## Text provided
+++

Chapter 22: Exercises — Whistleblowing and Ethical Dissent in AI Organizations

Difficulty ratings: ⭐ (foundational) through ⭐⭐⭐⭐ (advanced). Exercises marked with † involve external research or fieldwork.


Foundational Exercises (⭐)

Exercise 1 — Dissent Spectrum Mapping For each of the following employee actions, identify where it falls on the dissent spectrum described in Section 22.1 (informal, formal internal, internal escalation, external disclosure, or resignation):

(a) An engineer sends an email to her team lead flagging a potential fairness problem in a model before it goes to review. (b) A data scientist files an anonymous report through the company's ethics hotline about a training dataset he believes was collected without adequate informed consent. (c) A responsible AI reviewer, after having her concerns about a bias problem dismissed by three levels of management, sends a detailed memo to the board's audit committee describing the problem and the dismissals. (d) A product manager resigns from a company after being told that her concerns about a surveillance product will not delay the product's launch. (e) A research engineer provides internal documents to a journalist documenting her company's suppression of internal research on its AI system's discriminatory outcomes.

For each action, identify: (1) the spectrum level; (2) the likely personal risk to the individual; (3) the likely organizational impact; and (4) what prior actions on the spectrum the individual likely attempted before reaching this level.


Exercise 2 — Moral Disengagement Identification For each of the following statements by AI industry employees, identify which of Bandura's moral disengagement mechanisms is operating and explain how the mechanism works in this context:

(a) "The model is only slightly less accurate for darker-skinned people, and overall it's way more accurate than the manual process it replaces." (b) "I just design the architecture — what use cases it gets applied to is a business decision." (c) "We call it 'engagement optimization,' but if you step back, what we're really doing is maximizing outrage." (d) "The legal team reviewed it. The ethics team reviewed it. Multiple VPs signed off on it. There's no way everyone missed something serious." (e) "Every AI system has some bias — that's just the nature of training on real-world data. We can't be held to an impossible standard."

After identifying the mechanism in each case, propose a reframing or organizational intervention that would interrupt that specific mechanism.

+++

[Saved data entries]

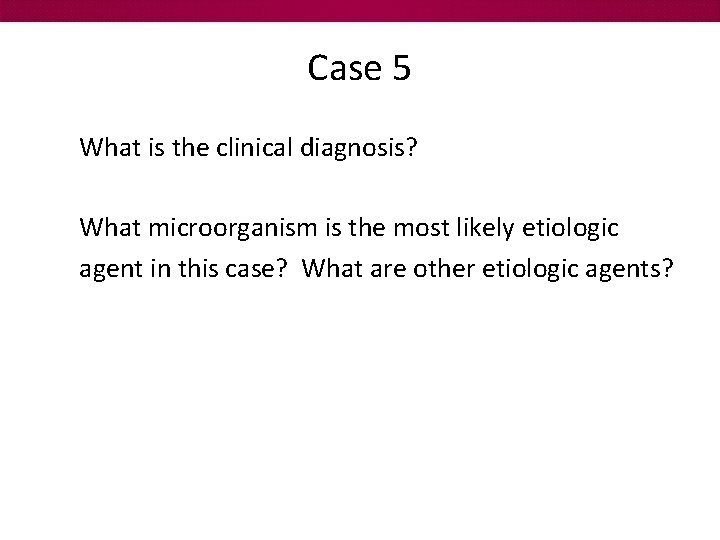 Case 5

What is the clinical diagnosis?

What microorganism is the most likely etiologic agent in this case?  What are other etiologic agents?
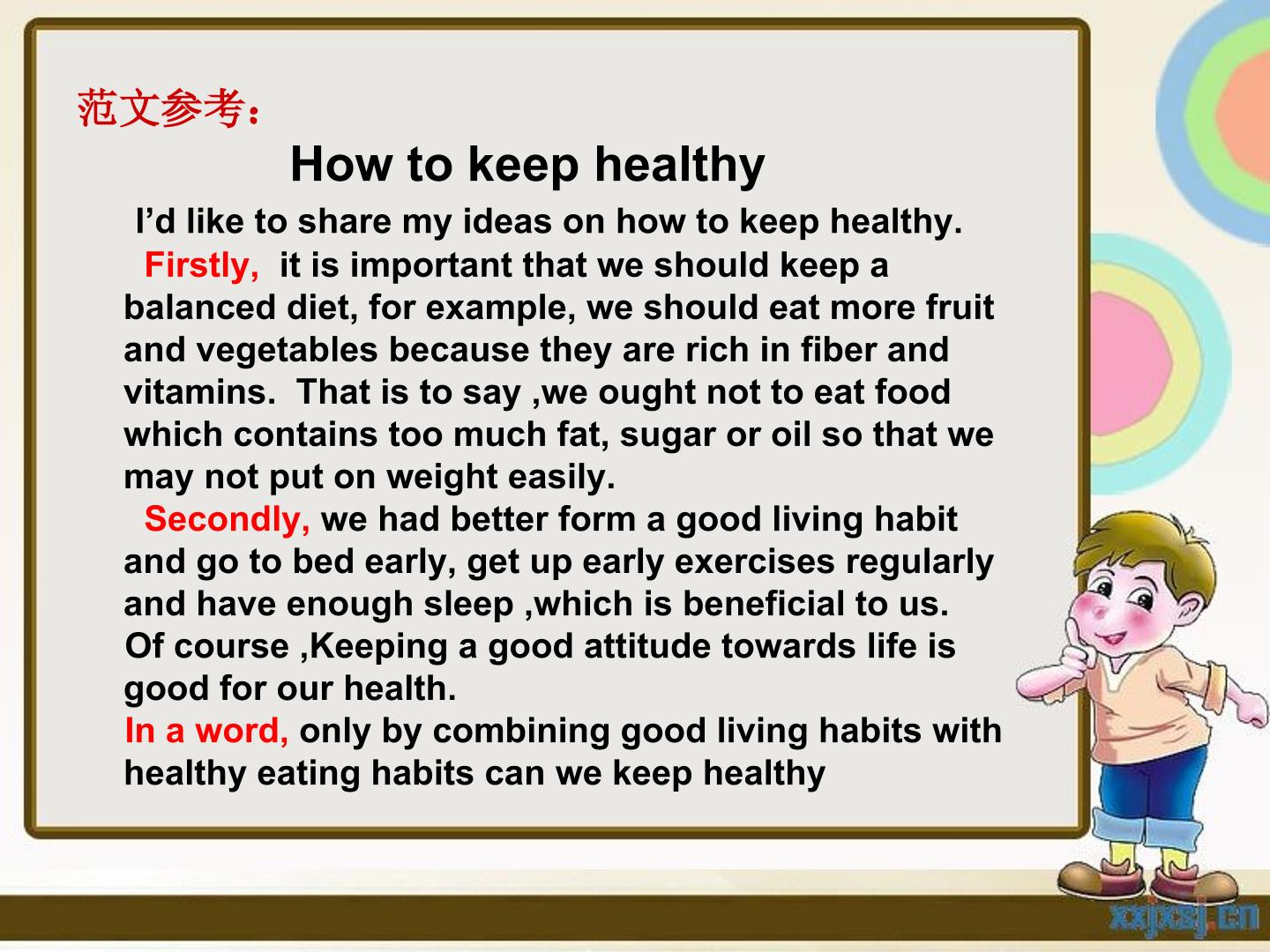 范文参考：

How to keep healthy

I’d like to share my ideas on how to keep healthy.

Firstly, it is important that we should keep a balanced diet, for example, we should eat more fruit and vegetables because they are rich in fiber and vitamins. That is to say ,we ought not to eat food which contains too much fat, sugar or oil so that we may not put on weight easily.

Secondly, we had better form a good living habit and go to bed early, get up early exercises regularly and have enough sleep ,which is beneficial to us. Of course ,Keeping a good attitude towards life is good for our health.

In a word, only by combining good living habits with healthy eating habits can we keep healthy

xxjxsj.cn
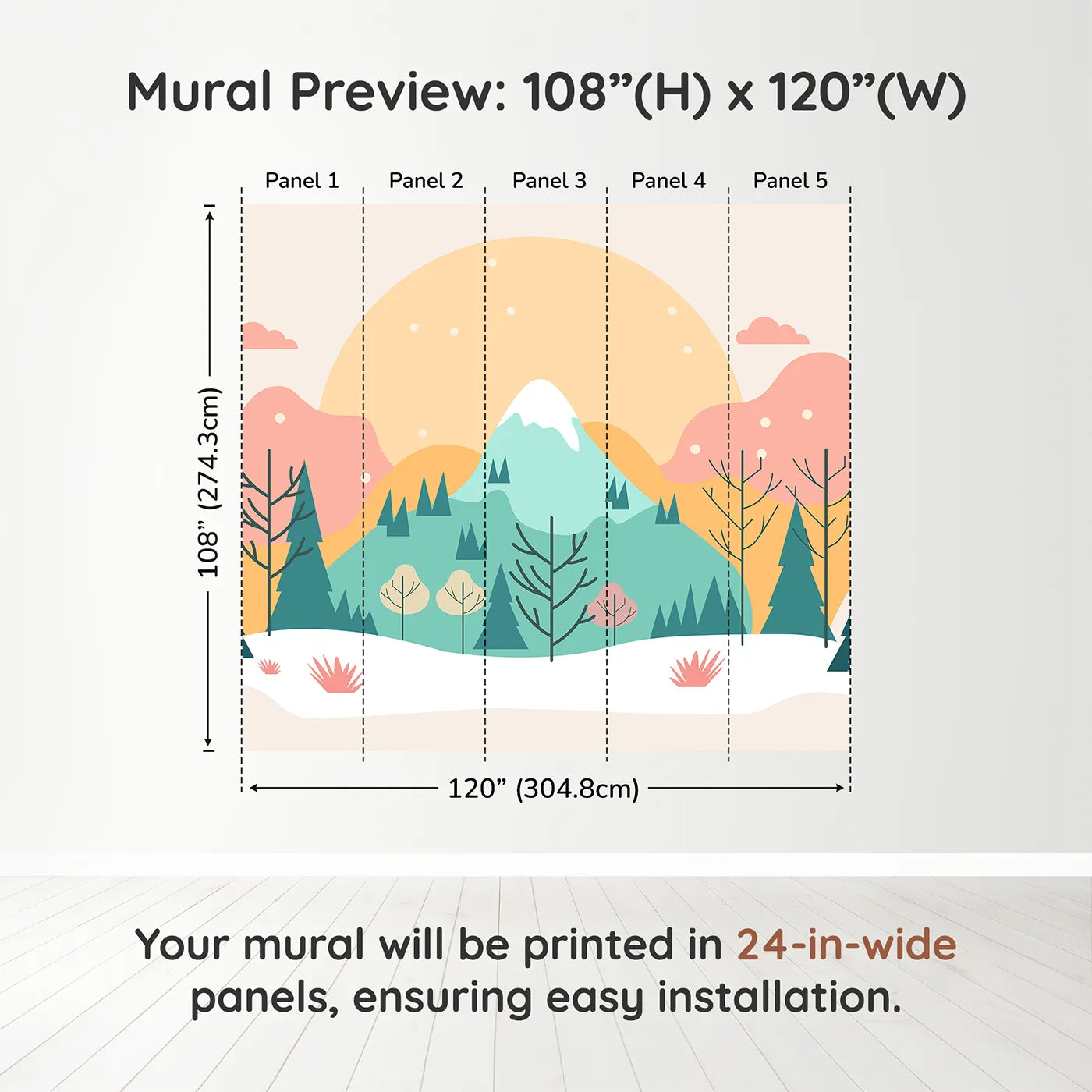 Mural Preview: 108”(H) x 120”(W)

Panel 1
Panel 2
Panel 3
Panel 4
Panel 5

108” (274.3cm)

120” (304.8cm)

Your mural will be printed in 24-in-wide panels, ensuring easy installation.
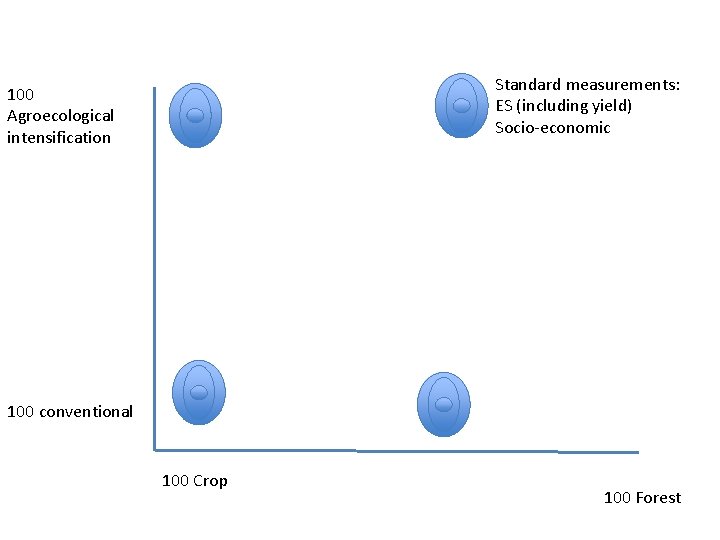 100
Agroecological
intensification

Standard measurements:
ES (including yield)
Socio-economic

100 conventional

100 Crop

100 Forest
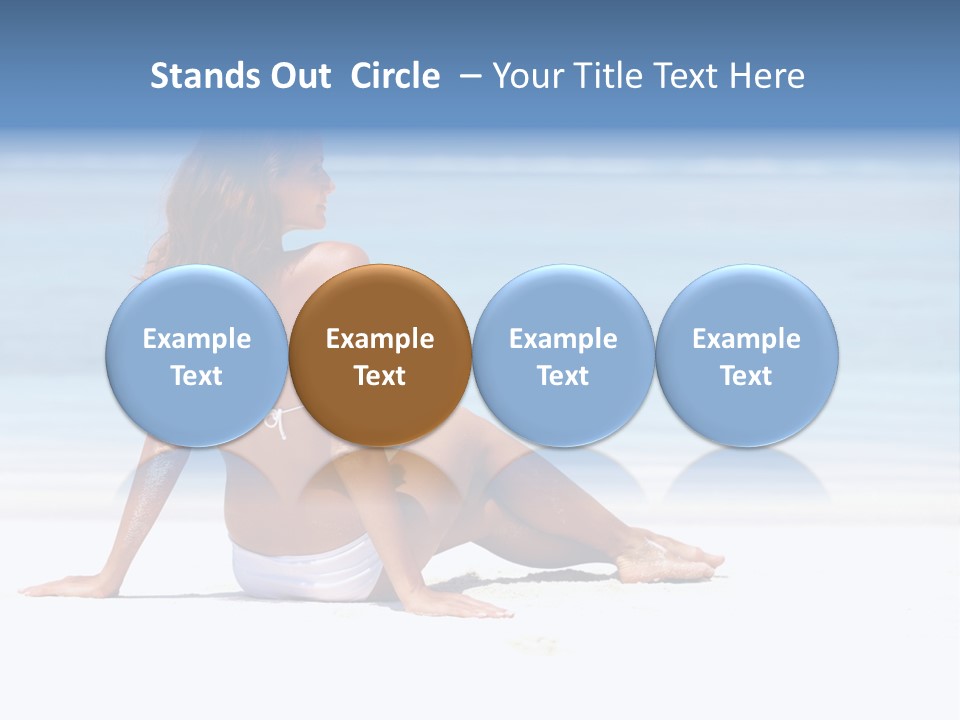 Stands Out Circle – Your Title Text Here

Example Text

Example Text

Example Text

Example Text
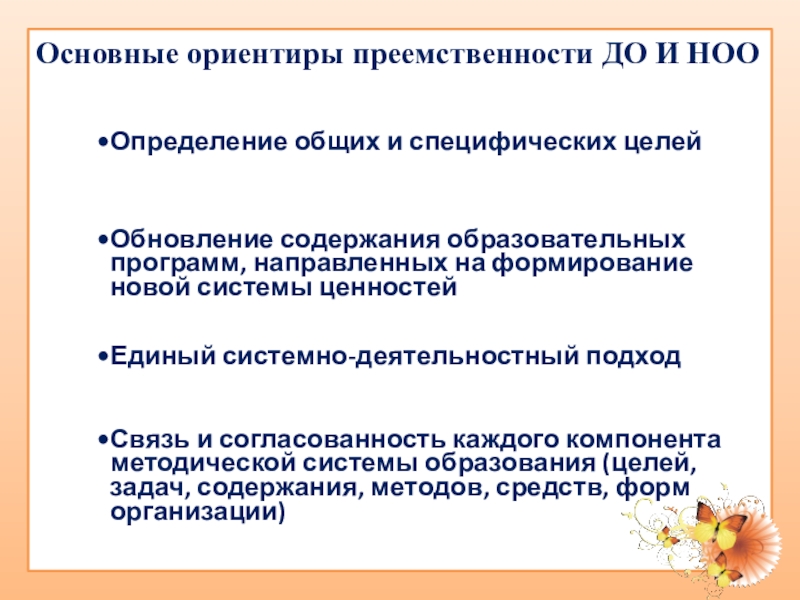 Основные ориентиры преемственности ДО И НОО

•Определение общих и специфических целей

•Обновление содержания образовательных программ, направленных на формирование новой системы ценностей

•Единый системно-деятельностный подход

•Связь и согласованность каждого компонента методической системы образования (целей, задач, содержания, методов, средств, форм организации)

+++

## Activity list
1. In the chapter 22 exercises, what does the † mark on an exercise indicate?
2. Write out the passage of the chapter 22 exercises starting at "For each action, identify: (1)" and ending at "reaching this level.".

## Answers for the tasks
1. The exercise involves external research or fieldwork.

2.
For each action, identify: (1) the spectrum level; (2) the likely personal risk to the individual; (3) the likely organizational impact; and (4) what prior actions on the spectrum the individual likely attempted before reaching this level.